WRITTEN TASK:
Please reproduce every one of the records below word for word, dropping the picture markers and keeping only the text that follows each one.

==== DATA RECORDS

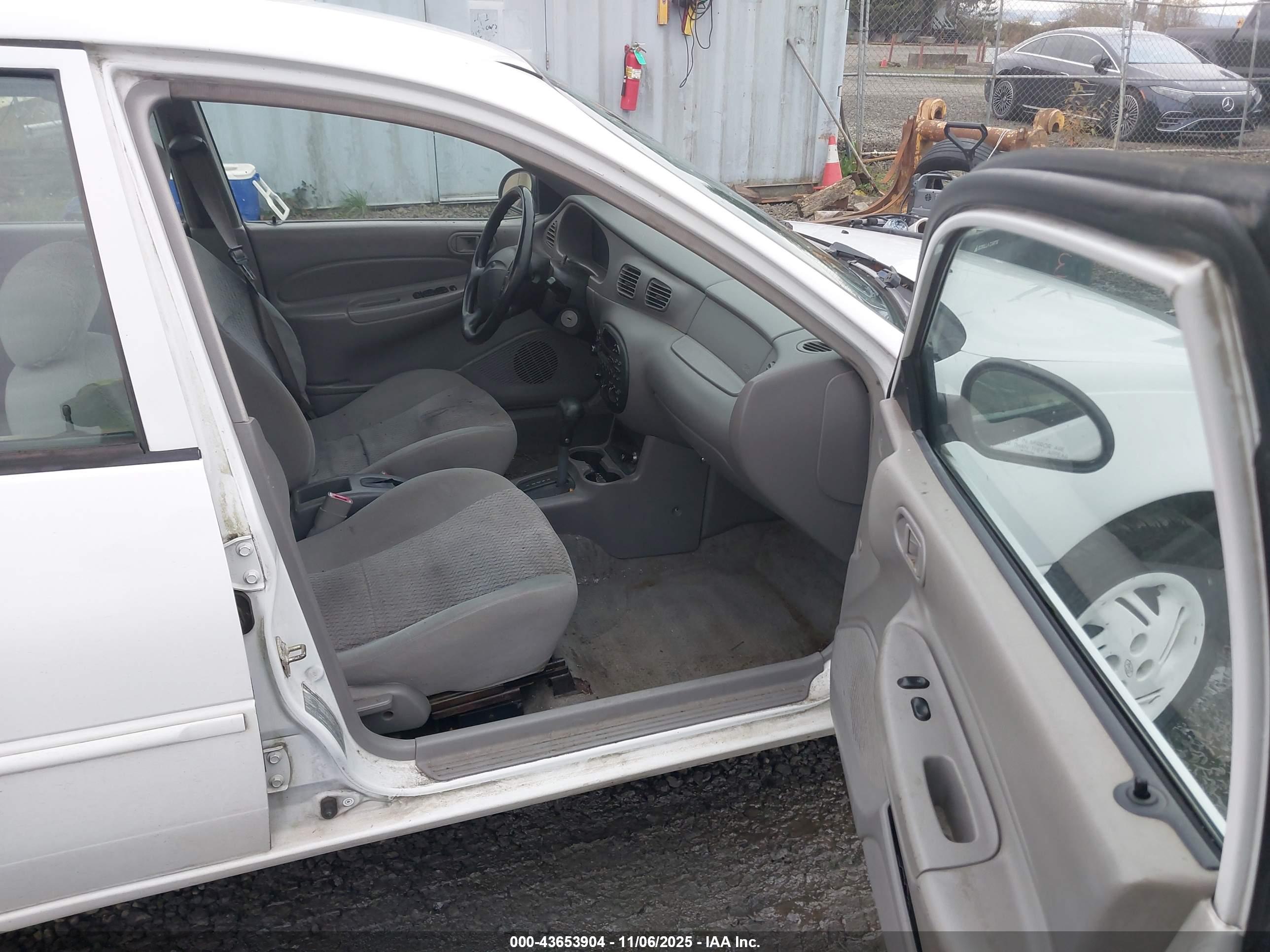 FORD ESCORT image 5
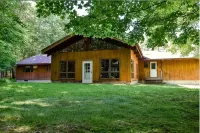 Luxury Cabin with Indoor Heated SaltWater Pool! -  Privatzimmer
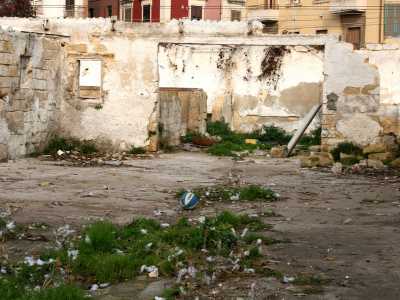 Un luogo che sembra Beirut dopo i bombardamenti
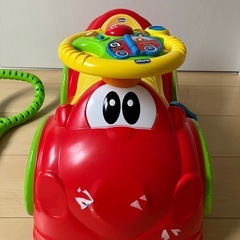 車のおもちゃの画像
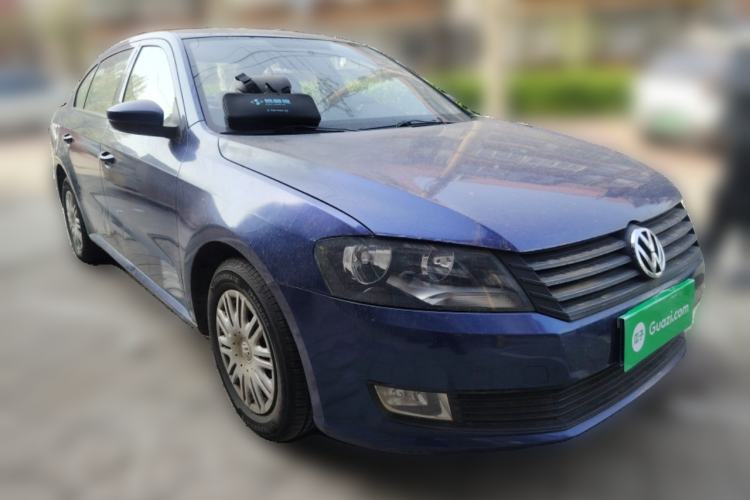 Used Volkswagen Lavida  Front Right 45 Deg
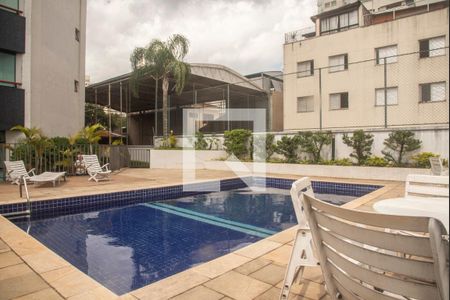 Apartamento à venda com 124m², 4 quartos e 3 vagasÁrea comum - Piscina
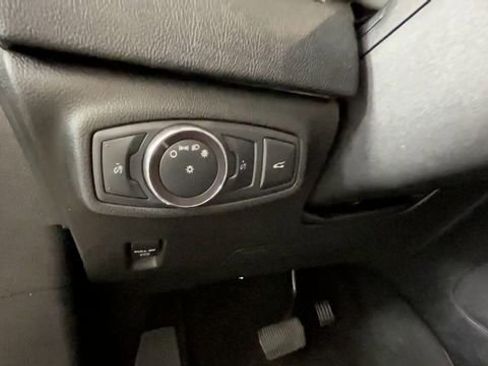Used 2019 Lincoln MKC Reserve w/ MKC Climate Package AWD/4WD image 18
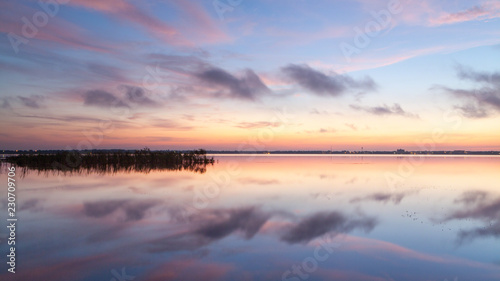Sunrise on Lake Jackson, Sebring Florida © Hernan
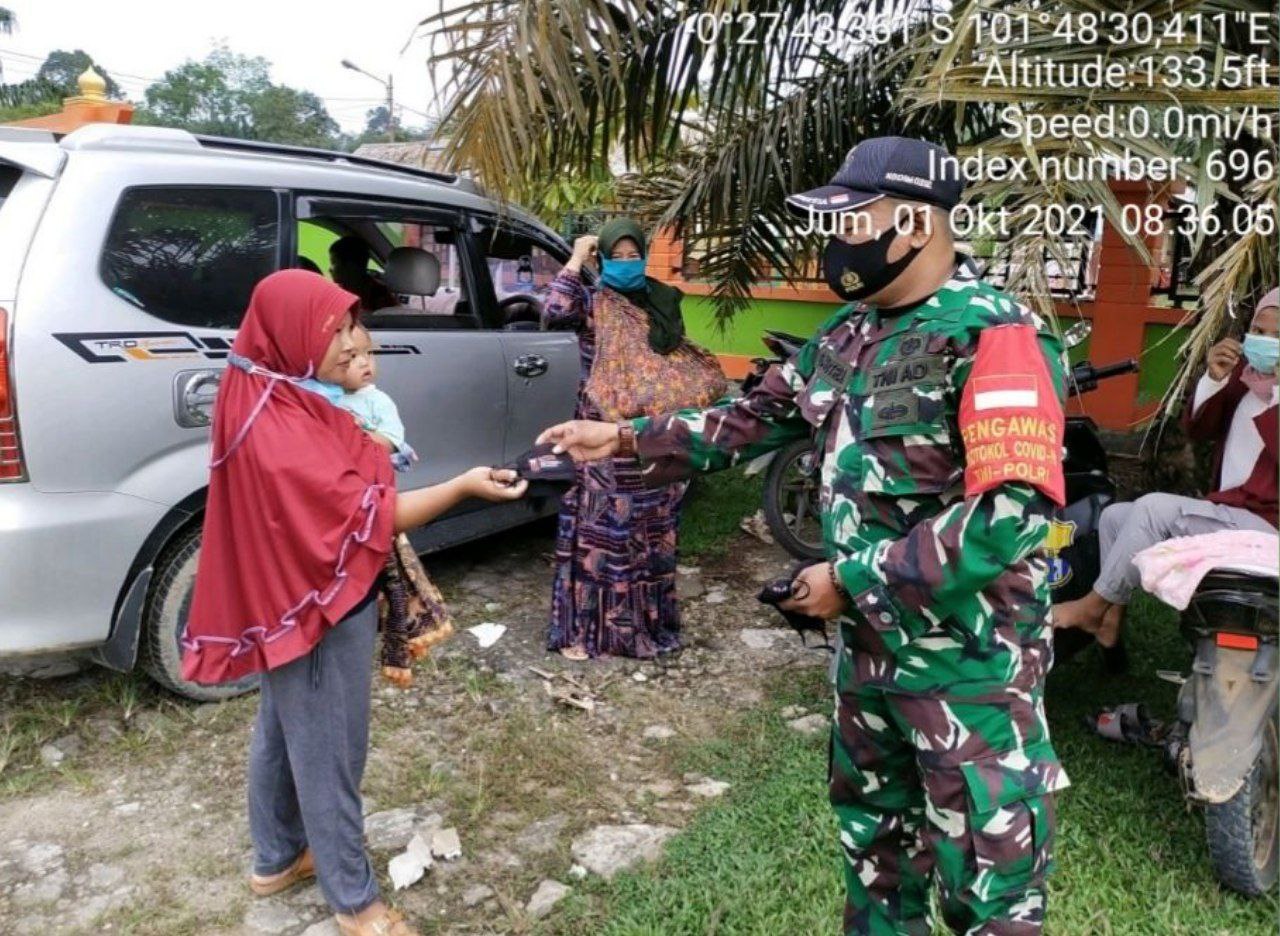 Babinsa Koramil 06/Cerenti Kodim 0302/ Inhu Bagikan Masker Kepada Warga Desa Lebuh Lurus
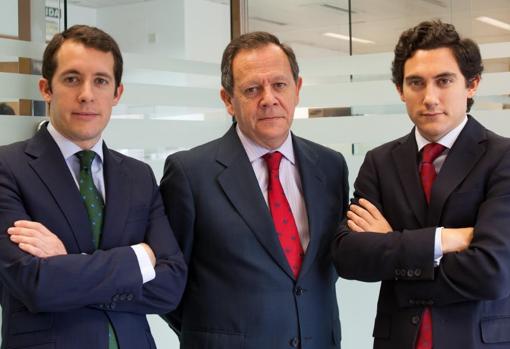 Alfonso Martinez Nuñez, Alfonso Martínez Escribano e Ignacio Martinez Nuñez, socios de MAIO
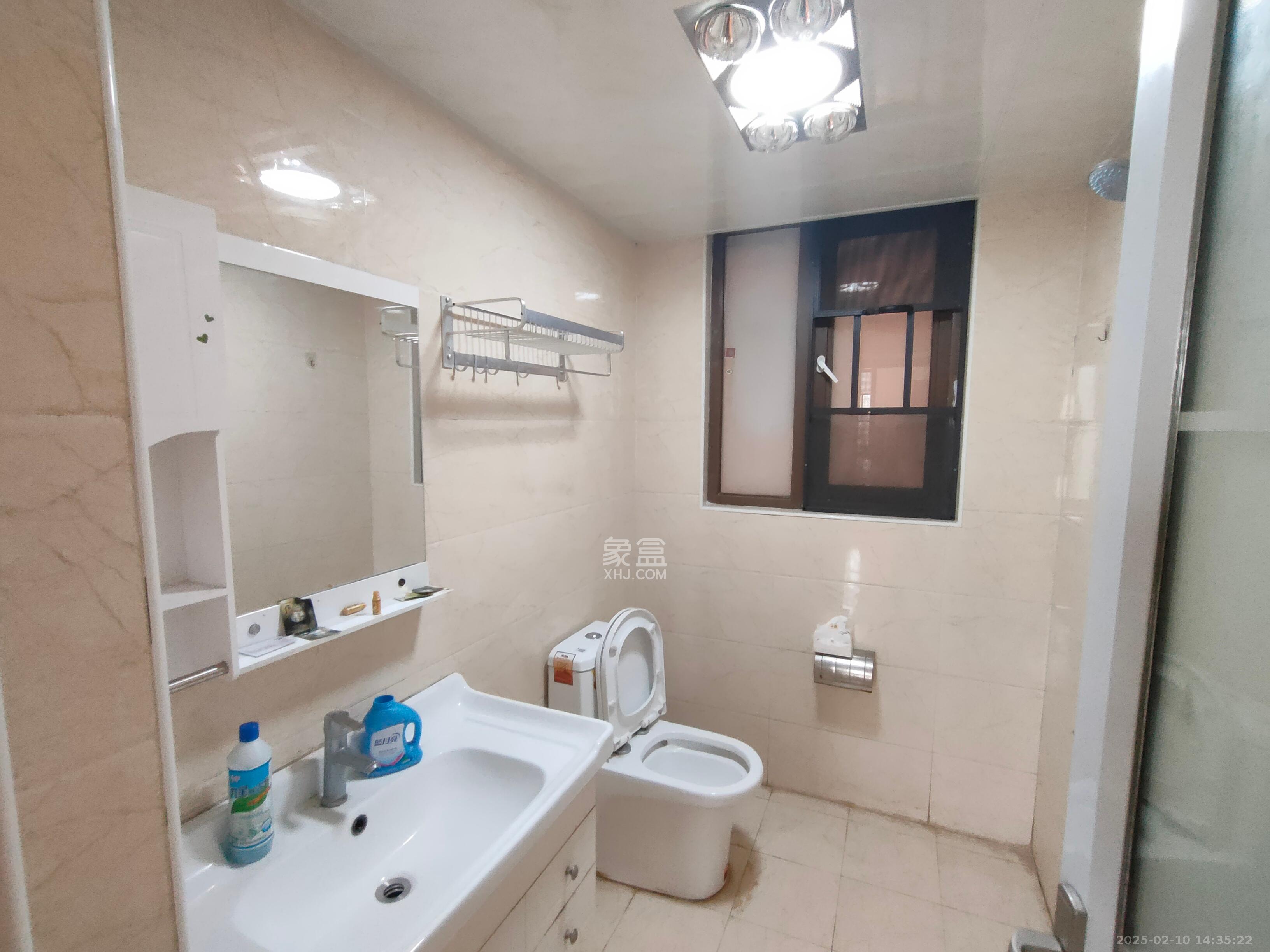 第六都（陆都小区）  3室2厅1卫    3000.0元/月室内图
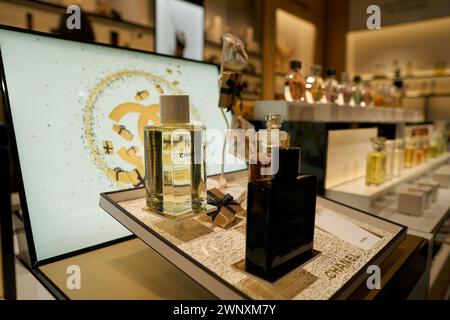 SINGAPUR - 06. NOVEMBER 2023: Chanel Parfums werden im Geschäft in Singapur ausgestellt. Stockfoto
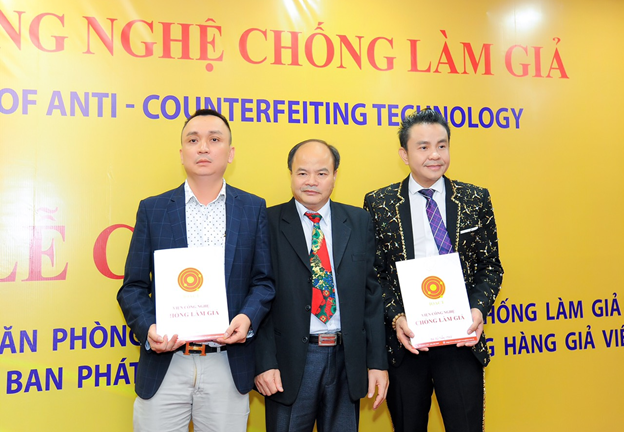 Doanh nhân Huy Hoàng xin từ chức Phó Ban Phát triển Thương hiệu và Chống hàng giả Việt Nam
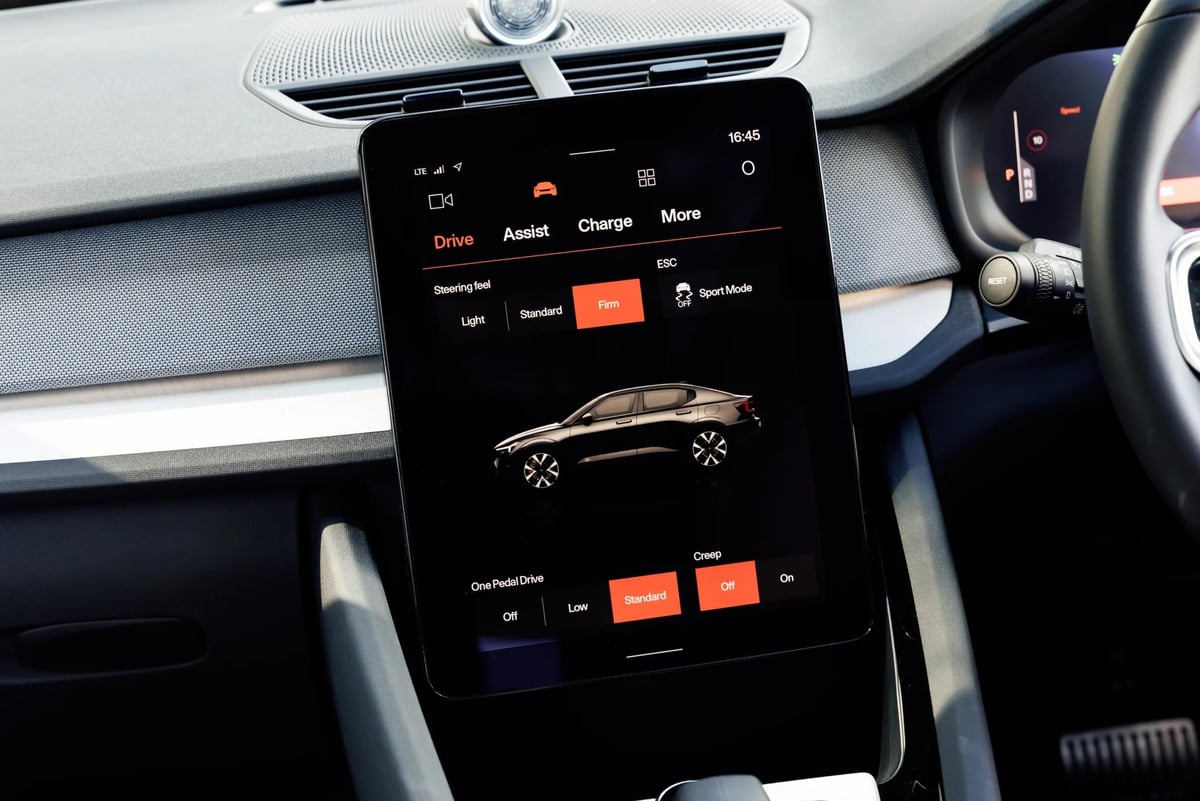 Polestar 2 display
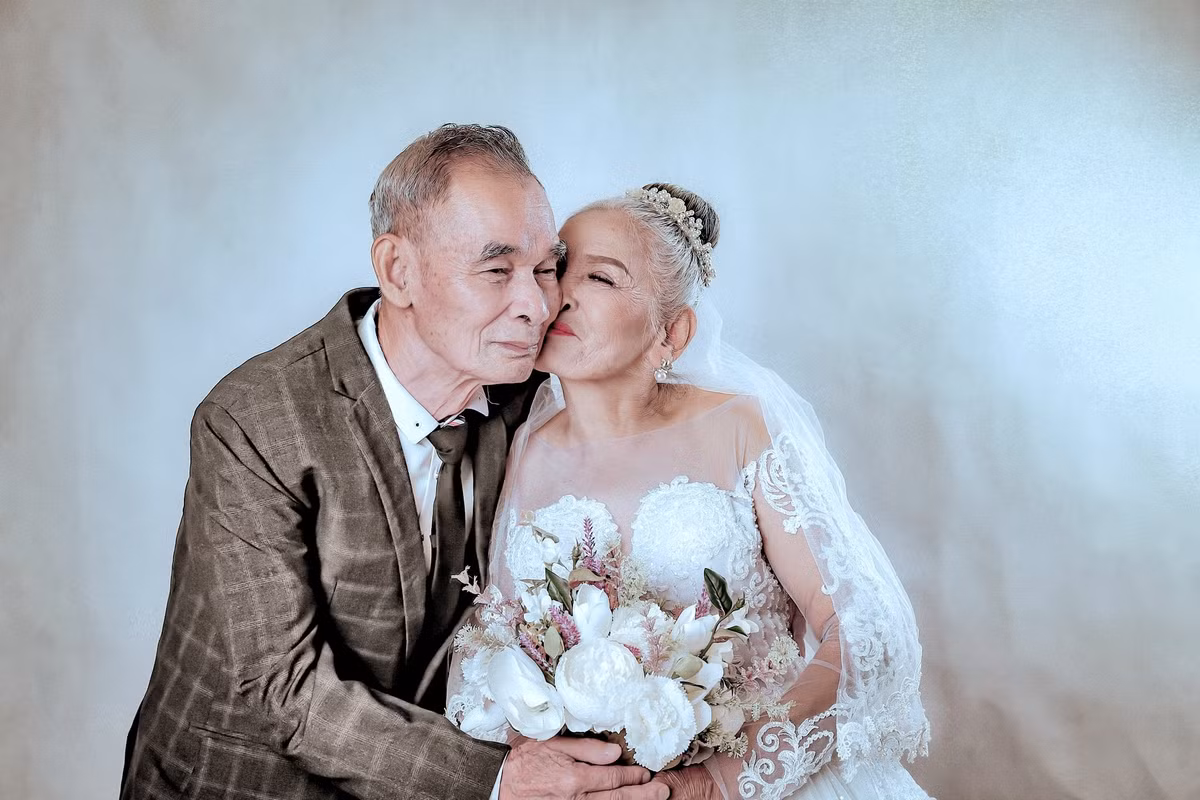 Nickname Quân Anh chia sẻ: "Nhìn bức ảnh này mình lại nhớ ông bà quá, thời trẻ các cụ đã không có ảnh cưới thì giờ là lúc để các cụ được bù đắp, được dành cho mình những khoảnh khắc cực ngọt ngọt dù răng đã long và tóc đã bạc".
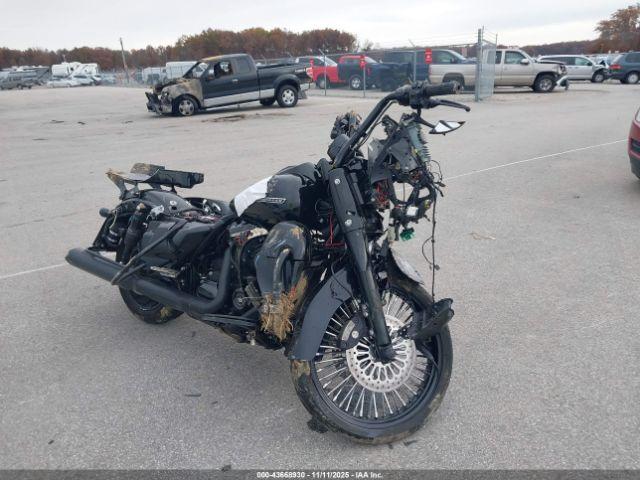  Salvage Harley-Davidson Fltrxs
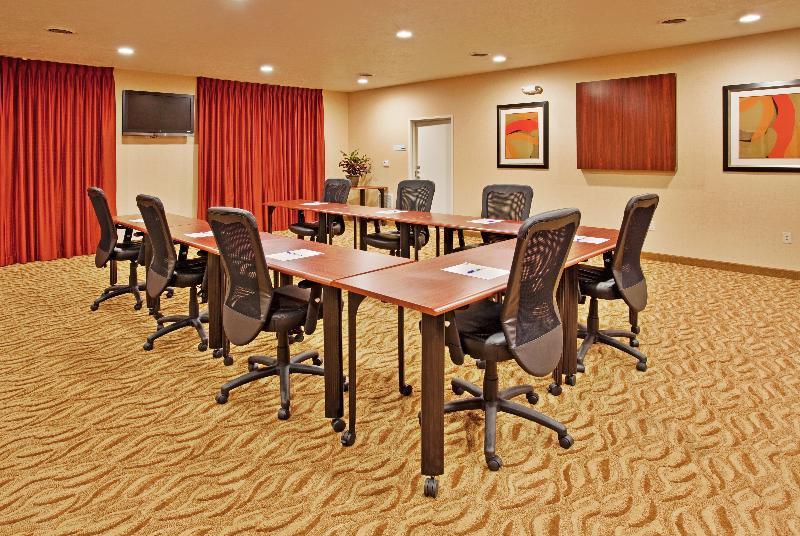 Holiday Inn Express Hotel And Suites Lincoln Airport By Ihg Luaran gambar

========

RESULT:
 FORD ESCORT image 5
 Luxury Cabin with Indoor Heated SaltWater Pool! -  Privatzimmer
 Un luogo che sembra Beirut dopo i bombardamenti
 車のおもちゃの画像
 Used Volkswagen Lavida  Front Right 45 Deg
 Apartamento à venda com 124m², 4 quartos e 3 vagasÁrea comum - Piscina
Used 2019 Lincoln MKC Reserve w/ MKC Climate Package AWD/4WD image 18
Sunrise on Lake Jackson, Sebring Florida © Hernan
 Babinsa Koramil 06/Cerenti Kodim 0302/ Inhu Bagikan Masker Kepada Warga Desa Lebuh Lurus
 Alfonso Martinez Nuñez, Alfonso Martínez Escribano e Ignacio Martinez Nuñez, socios de MAIO
 第六都（陆都小区）  3室2厅1卫    3000.0元/月室内图
 SINGAPUR - 06. NOVEMBER 2023: Chanel Parfums werden im Geschäft in Singapur ausgestellt. Stockfoto
 Doanh nhân Huy Hoàng xin từ chức Phó Ban Phát triển Thương hiệu và Chống hàng giả Việt Nam
 Polestar 2 display
 Nickname Quân Anh chia sẻ: "Nhìn bức ảnh này mình lại nhớ ông bà quá, thời trẻ các cụ đã không có ảnh cưới thì giờ là lúc để các cụ được bù đắp, được dành cho mình những khoảnh khắc cực ngọt ngọt dù răng đã long và tóc đã bạc".
  Salvage Harley-Davidson Fltrxs
 Holiday Inn Express Hotel And Suites Lincoln Airport By Ihg Luaran gambar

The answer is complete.